0890. Find and Replace Pattern

890. Find and Replace Pattern #

题目 #

Given a list of strings words and a string pattern, return a list of words[i] that match pattern. You may return the answer in any order.

A word matches the pattern if there exists a permutation of letters p so that after replacing every letter x in the pattern with p(x), we get the desired word.

Recall that a permutation of letters is a bijection from letters to letters: every letter maps to another letter, and no two letters map to the same letter.

Example 1:

Input: words = ["abc","deq","mee","aqq","dkd","ccc"], pattern = "abb"
Output: ["mee","aqq"]
Explanation: "mee" matches the pattern because there is a permutation {a -> m, b -> e, ...}.
"ccc" does not match the pattern because {a -> c, b -> c, ...} is not a permutation, since a and b map to the same letter.

[所给资料]
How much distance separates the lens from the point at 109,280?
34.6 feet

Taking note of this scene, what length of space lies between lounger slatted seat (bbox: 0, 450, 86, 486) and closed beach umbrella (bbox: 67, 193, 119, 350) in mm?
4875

[完成以下任务]
1. 在查找与替换模式题目的示例 1 中，输入的 words 含有哪些字符串？请全部列出。
2. 从查找与替换模式题目最后一句之后接着往下写。

[任务答案]
1. "abc"、"deq"、"mee"、"aqq"、"dkd"、"ccc"

2.
Example 2:

Input: words = ["a","b","c"], pattern = "a"
Output: ["a","b","c"]

Constraints:

  • 1 <= pattern.length <= 20
  • 1 <= words.length <= 50
  • words[i].length == pattern.length
  • pattern and words[i] are lowercase English letters.

题目大意 #

你有一个单词列表 words 和一个模式  pattern,你想知道 words 中的哪些单词与模式匹配。如果存在字母的排列 p ,使得将模式中的每个字母 x 替换为 p(x) 之后,我们就得到了所需的单词,那么单词与模式是匹配的。(回想一下,字母的排列是从字母到字母的双射:每个字母映射到另一个字母,没有两个字母映射到同一个字母。)返回 words 中与给定模式匹配的单词列表。你可以按任何顺序返回答案。

解题思路 #

  • 按照题目要求,分别映射两个字符串,words 字符串数组中的字符串与 pattern 字符串每个字母做映射。这里用 map 存储。题目还要求不存在 2 个字母映射到同一个字母的情况,所以再增加一个 map,用来判断当前字母是否已经被映射过了。以上 2 个条件都满足即代表模式匹配上了。最终将所有满足模式匹配的字符串输出即可。

代码 #

package leetcode

func findAndReplacePattern(words []string, pattern string) []string {
	res := make([]string, 0)
	for _, word := range words {
		if match(word, pattern) {
			res = append(res, word)
		}
	}
	return res
}

func match(w, p string) bool {
	if len(w) != len(p) {
		return false
	}
	m, used := make(map[uint8]uint8), make(map[uint8]bool)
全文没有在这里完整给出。